-------- Выбранный отрывок
Отчего в стране, где ни один дрозд или овсянка не могут чувствовать себя в безопасности, где ласточек продают связками, гладким и сытым голубям позволено умереть от старости или переедания? Этому есть два объяснения. Одно из них такое: когда Аттила и его гунны опустошали римские города, голуби стали покидать свои гнезда, устроенные в крепостных стенах, и это их поведение расценили как Божий знак: пришло время бежать. Жители последовали примеру птиц и отправились за ними на острова лагун. Так образовалось Венецианское государство. Есть и второе объяснение: в Средние века, во время Страстной недели, священники со стен базилики выпустили в толпу тысячи голубей, чтобы люди их поймали и приготовили для еды. Птиц взвесили и привязали к лапкам бумажки, так что поймано было их большое число. Но тех, кому удалось спастись, приветствовали радостными криками и даровали им с тех пор полную безопасность. В этой истории больше правдоподобия. Проведенная в тот раз церемония была, скорее всего, ловкой и разумной попыткой уменьшить численность птиц и в то же время преодолеть старинное, скорее всего языческое, нежелание есть голубей. Схема, однако, не сработала, так как невозможно отличить свободного голубя и его потомков от тех, кого можно поймать. С тех пор минуло около пятисот лет, и голуби с площади Святого Марка продолжают плодиться в своем заповеднике – современный вариант античных священных гусей. Сокращение их количества происходит, только когда город просит об этом голубей, и, как ни странно, они слушаются. Иногда ночью, когда Венеция спит, ловят немного птиц, сажают в клетки и увозят в вагонах по железной дороге. Это проделали, когда я был в Венеции. Мне сказали, что голубей увезли в Брюссель.
----------------
-------- Извлечённые данные
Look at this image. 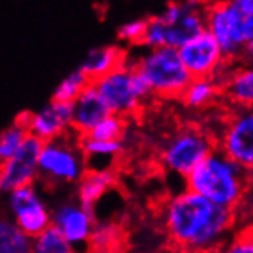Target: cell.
Instances as JSON below:
<instances>
[{
  "instance_id": "1",
  "label": "cell",
  "mask_w": 253,
  "mask_h": 253,
  "mask_svg": "<svg viewBox=\"0 0 253 253\" xmlns=\"http://www.w3.org/2000/svg\"><path fill=\"white\" fill-rule=\"evenodd\" d=\"M160 219L173 247L186 252H212L227 246L235 209L184 187L163 201Z\"/></svg>"
},
{
  "instance_id": "2",
  "label": "cell",
  "mask_w": 253,
  "mask_h": 253,
  "mask_svg": "<svg viewBox=\"0 0 253 253\" xmlns=\"http://www.w3.org/2000/svg\"><path fill=\"white\" fill-rule=\"evenodd\" d=\"M250 183V170L230 158L221 147H215L184 178V187L230 209L241 203Z\"/></svg>"
},
{
  "instance_id": "3",
  "label": "cell",
  "mask_w": 253,
  "mask_h": 253,
  "mask_svg": "<svg viewBox=\"0 0 253 253\" xmlns=\"http://www.w3.org/2000/svg\"><path fill=\"white\" fill-rule=\"evenodd\" d=\"M143 48V52H127L126 63L135 68L144 77L152 89L154 97L180 100L193 77L186 68L178 48Z\"/></svg>"
},
{
  "instance_id": "4",
  "label": "cell",
  "mask_w": 253,
  "mask_h": 253,
  "mask_svg": "<svg viewBox=\"0 0 253 253\" xmlns=\"http://www.w3.org/2000/svg\"><path fill=\"white\" fill-rule=\"evenodd\" d=\"M207 29L227 60L238 62L244 44L253 40V0H212L207 6Z\"/></svg>"
},
{
  "instance_id": "5",
  "label": "cell",
  "mask_w": 253,
  "mask_h": 253,
  "mask_svg": "<svg viewBox=\"0 0 253 253\" xmlns=\"http://www.w3.org/2000/svg\"><path fill=\"white\" fill-rule=\"evenodd\" d=\"M80 137L72 129L43 143L39 158V181L48 186L77 184L87 172Z\"/></svg>"
},
{
  "instance_id": "6",
  "label": "cell",
  "mask_w": 253,
  "mask_h": 253,
  "mask_svg": "<svg viewBox=\"0 0 253 253\" xmlns=\"http://www.w3.org/2000/svg\"><path fill=\"white\" fill-rule=\"evenodd\" d=\"M218 141L198 126H183L163 141L158 161L169 173L184 178L209 155Z\"/></svg>"
},
{
  "instance_id": "7",
  "label": "cell",
  "mask_w": 253,
  "mask_h": 253,
  "mask_svg": "<svg viewBox=\"0 0 253 253\" xmlns=\"http://www.w3.org/2000/svg\"><path fill=\"white\" fill-rule=\"evenodd\" d=\"M94 83L111 112L126 118L138 114L144 103L154 97L152 89L144 77L127 63L100 77Z\"/></svg>"
},
{
  "instance_id": "8",
  "label": "cell",
  "mask_w": 253,
  "mask_h": 253,
  "mask_svg": "<svg viewBox=\"0 0 253 253\" xmlns=\"http://www.w3.org/2000/svg\"><path fill=\"white\" fill-rule=\"evenodd\" d=\"M207 0H186L184 12L170 25L163 23L157 16L151 17L141 46L180 48L187 40L207 29Z\"/></svg>"
},
{
  "instance_id": "9",
  "label": "cell",
  "mask_w": 253,
  "mask_h": 253,
  "mask_svg": "<svg viewBox=\"0 0 253 253\" xmlns=\"http://www.w3.org/2000/svg\"><path fill=\"white\" fill-rule=\"evenodd\" d=\"M6 211L9 218L33 238L52 224V211L36 183L6 192Z\"/></svg>"
},
{
  "instance_id": "10",
  "label": "cell",
  "mask_w": 253,
  "mask_h": 253,
  "mask_svg": "<svg viewBox=\"0 0 253 253\" xmlns=\"http://www.w3.org/2000/svg\"><path fill=\"white\" fill-rule=\"evenodd\" d=\"M178 51L193 79L218 77L229 63H233L227 60L219 42L209 29H204L203 33L187 40L178 48Z\"/></svg>"
},
{
  "instance_id": "11",
  "label": "cell",
  "mask_w": 253,
  "mask_h": 253,
  "mask_svg": "<svg viewBox=\"0 0 253 253\" xmlns=\"http://www.w3.org/2000/svg\"><path fill=\"white\" fill-rule=\"evenodd\" d=\"M216 141L230 158L253 170V108H235Z\"/></svg>"
},
{
  "instance_id": "12",
  "label": "cell",
  "mask_w": 253,
  "mask_h": 253,
  "mask_svg": "<svg viewBox=\"0 0 253 253\" xmlns=\"http://www.w3.org/2000/svg\"><path fill=\"white\" fill-rule=\"evenodd\" d=\"M43 143V140L29 133L19 151L11 158L2 161V168H0L2 192L6 193L39 181V158Z\"/></svg>"
},
{
  "instance_id": "13",
  "label": "cell",
  "mask_w": 253,
  "mask_h": 253,
  "mask_svg": "<svg viewBox=\"0 0 253 253\" xmlns=\"http://www.w3.org/2000/svg\"><path fill=\"white\" fill-rule=\"evenodd\" d=\"M52 224L60 230L74 249L89 246L97 224L95 212L79 200H69L52 209Z\"/></svg>"
},
{
  "instance_id": "14",
  "label": "cell",
  "mask_w": 253,
  "mask_h": 253,
  "mask_svg": "<svg viewBox=\"0 0 253 253\" xmlns=\"http://www.w3.org/2000/svg\"><path fill=\"white\" fill-rule=\"evenodd\" d=\"M72 101H60L52 98L46 106H43L37 112H33L28 130L43 141L62 137L63 133L72 129Z\"/></svg>"
},
{
  "instance_id": "15",
  "label": "cell",
  "mask_w": 253,
  "mask_h": 253,
  "mask_svg": "<svg viewBox=\"0 0 253 253\" xmlns=\"http://www.w3.org/2000/svg\"><path fill=\"white\" fill-rule=\"evenodd\" d=\"M72 103V130L77 132L79 135H87L103 118L111 114L109 106L106 105L94 82L89 83Z\"/></svg>"
},
{
  "instance_id": "16",
  "label": "cell",
  "mask_w": 253,
  "mask_h": 253,
  "mask_svg": "<svg viewBox=\"0 0 253 253\" xmlns=\"http://www.w3.org/2000/svg\"><path fill=\"white\" fill-rule=\"evenodd\" d=\"M222 95L233 108H253V63L229 66L216 77Z\"/></svg>"
},
{
  "instance_id": "17",
  "label": "cell",
  "mask_w": 253,
  "mask_h": 253,
  "mask_svg": "<svg viewBox=\"0 0 253 253\" xmlns=\"http://www.w3.org/2000/svg\"><path fill=\"white\" fill-rule=\"evenodd\" d=\"M115 184L117 173L112 169H87L77 183L76 198L87 209L95 211V206L115 187Z\"/></svg>"
},
{
  "instance_id": "18",
  "label": "cell",
  "mask_w": 253,
  "mask_h": 253,
  "mask_svg": "<svg viewBox=\"0 0 253 253\" xmlns=\"http://www.w3.org/2000/svg\"><path fill=\"white\" fill-rule=\"evenodd\" d=\"M127 52L118 44H108V46L95 48L87 52L80 69L91 79V82L98 80L114 69L126 63Z\"/></svg>"
},
{
  "instance_id": "19",
  "label": "cell",
  "mask_w": 253,
  "mask_h": 253,
  "mask_svg": "<svg viewBox=\"0 0 253 253\" xmlns=\"http://www.w3.org/2000/svg\"><path fill=\"white\" fill-rule=\"evenodd\" d=\"M80 144L87 160V169H112L114 161L125 151L123 140H98L82 135Z\"/></svg>"
},
{
  "instance_id": "20",
  "label": "cell",
  "mask_w": 253,
  "mask_h": 253,
  "mask_svg": "<svg viewBox=\"0 0 253 253\" xmlns=\"http://www.w3.org/2000/svg\"><path fill=\"white\" fill-rule=\"evenodd\" d=\"M222 94V86L216 77H195L184 89L180 97L187 109H206L218 100Z\"/></svg>"
},
{
  "instance_id": "21",
  "label": "cell",
  "mask_w": 253,
  "mask_h": 253,
  "mask_svg": "<svg viewBox=\"0 0 253 253\" xmlns=\"http://www.w3.org/2000/svg\"><path fill=\"white\" fill-rule=\"evenodd\" d=\"M34 238L28 235L12 218L0 221V252L2 253H29L33 252Z\"/></svg>"
},
{
  "instance_id": "22",
  "label": "cell",
  "mask_w": 253,
  "mask_h": 253,
  "mask_svg": "<svg viewBox=\"0 0 253 253\" xmlns=\"http://www.w3.org/2000/svg\"><path fill=\"white\" fill-rule=\"evenodd\" d=\"M125 240V233L118 222L100 221L95 224L89 247L95 252H111L120 249Z\"/></svg>"
},
{
  "instance_id": "23",
  "label": "cell",
  "mask_w": 253,
  "mask_h": 253,
  "mask_svg": "<svg viewBox=\"0 0 253 253\" xmlns=\"http://www.w3.org/2000/svg\"><path fill=\"white\" fill-rule=\"evenodd\" d=\"M74 250L76 249L54 224L34 236L33 252L36 253H71Z\"/></svg>"
},
{
  "instance_id": "24",
  "label": "cell",
  "mask_w": 253,
  "mask_h": 253,
  "mask_svg": "<svg viewBox=\"0 0 253 253\" xmlns=\"http://www.w3.org/2000/svg\"><path fill=\"white\" fill-rule=\"evenodd\" d=\"M89 83H91V79L79 68L76 71L69 72L68 76L55 86L52 92V98L60 100V101H74L83 92V89Z\"/></svg>"
},
{
  "instance_id": "25",
  "label": "cell",
  "mask_w": 253,
  "mask_h": 253,
  "mask_svg": "<svg viewBox=\"0 0 253 253\" xmlns=\"http://www.w3.org/2000/svg\"><path fill=\"white\" fill-rule=\"evenodd\" d=\"M28 135H29L28 127L17 123L16 120L11 125H8L2 130V133H0V160L5 161L11 158L22 147Z\"/></svg>"
},
{
  "instance_id": "26",
  "label": "cell",
  "mask_w": 253,
  "mask_h": 253,
  "mask_svg": "<svg viewBox=\"0 0 253 253\" xmlns=\"http://www.w3.org/2000/svg\"><path fill=\"white\" fill-rule=\"evenodd\" d=\"M126 129H127V118L111 112L87 135L98 140H123Z\"/></svg>"
},
{
  "instance_id": "27",
  "label": "cell",
  "mask_w": 253,
  "mask_h": 253,
  "mask_svg": "<svg viewBox=\"0 0 253 253\" xmlns=\"http://www.w3.org/2000/svg\"><path fill=\"white\" fill-rule=\"evenodd\" d=\"M147 23L149 19H133L123 23L117 31L118 40L129 46H141L147 31Z\"/></svg>"
},
{
  "instance_id": "28",
  "label": "cell",
  "mask_w": 253,
  "mask_h": 253,
  "mask_svg": "<svg viewBox=\"0 0 253 253\" xmlns=\"http://www.w3.org/2000/svg\"><path fill=\"white\" fill-rule=\"evenodd\" d=\"M226 250L230 253H253V229L235 236L230 243H227Z\"/></svg>"
},
{
  "instance_id": "29",
  "label": "cell",
  "mask_w": 253,
  "mask_h": 253,
  "mask_svg": "<svg viewBox=\"0 0 253 253\" xmlns=\"http://www.w3.org/2000/svg\"><path fill=\"white\" fill-rule=\"evenodd\" d=\"M240 62H244V63H253V40H250V42H247V43L244 44Z\"/></svg>"
},
{
  "instance_id": "30",
  "label": "cell",
  "mask_w": 253,
  "mask_h": 253,
  "mask_svg": "<svg viewBox=\"0 0 253 253\" xmlns=\"http://www.w3.org/2000/svg\"><path fill=\"white\" fill-rule=\"evenodd\" d=\"M250 176H252V183H253V170H250Z\"/></svg>"
}]
</instances>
----------------
### Письменное задание 1:
Куда, согласно отрывку о голубях Венеции, увезли пойманных птиц?
### Письменное задание 2:
Подхватите отрывок о голубях Венеции и продолжите его после последней фразы.
Листинг — самостоятельный материал, к отрывку о голубях Венеции он не относится.

### Ожидаемый ответ 1:
В Брюссель.

### Ожидаемый ответ 2:
Птицы садятся на собор, словно на скалу. Отверстия и щели в стенах Аквилеи закрыли византийскими лепными украшениями. Голуби гнездятся в притворах, пачкают каменные лица святых и апостолов. Нежные юные птенцы сыто таращатся с византийских завитков, ожидая времени, когда и сами начнут важно выхаживать по площади, чистить перышки, выскакивать из-под ног туристов, толкаться, пытаясь приглушить неутолимый голод, и греметь крыльями при незнакомом звуке. Птицы толпятся возле небольшой мраморной птичьей ванны со свежей водой. Это – подарок от обожающего их города. Ванна стоит на площади деи Леоне с северной стороны церкви. Камни Венеции так густо заросли экскрементами, что поневоле испытываешь сочувствие к самой измученной фигуре пейзажа – старику с металлическим скребком на длинной палке. Мрамор базилики ему приходится очищать рано утром, пока никто не проснулся и не застал его за этим неприятным занятием. Я наблюдал за несчастным человеком, видел, как он соскребает перья и тухлые яйца. Он напоминал мне старого священника из Древнего Египта, который ходит вокруг клеток со священными ястребами.
Не верьте тому, что голубей Венеции кормят городские власти. Эту привилегию в 1952 году с радостью приняла на себя благотворительная страховая компания – «Assicurazioni Generali», ее контора находится рядом с пьяццей. Зимой каждый день птицы получают в два приема по сто килограммов маиса и пшеницы, а так как летом голубей целый день подкармливают туристы, рацион уменьшают в два раза. Это – щедрое вспомоществование, и оно дает представление о размере поголовья. Сто килограммов равняется примерно двумстам фунтам, весу грузного человека.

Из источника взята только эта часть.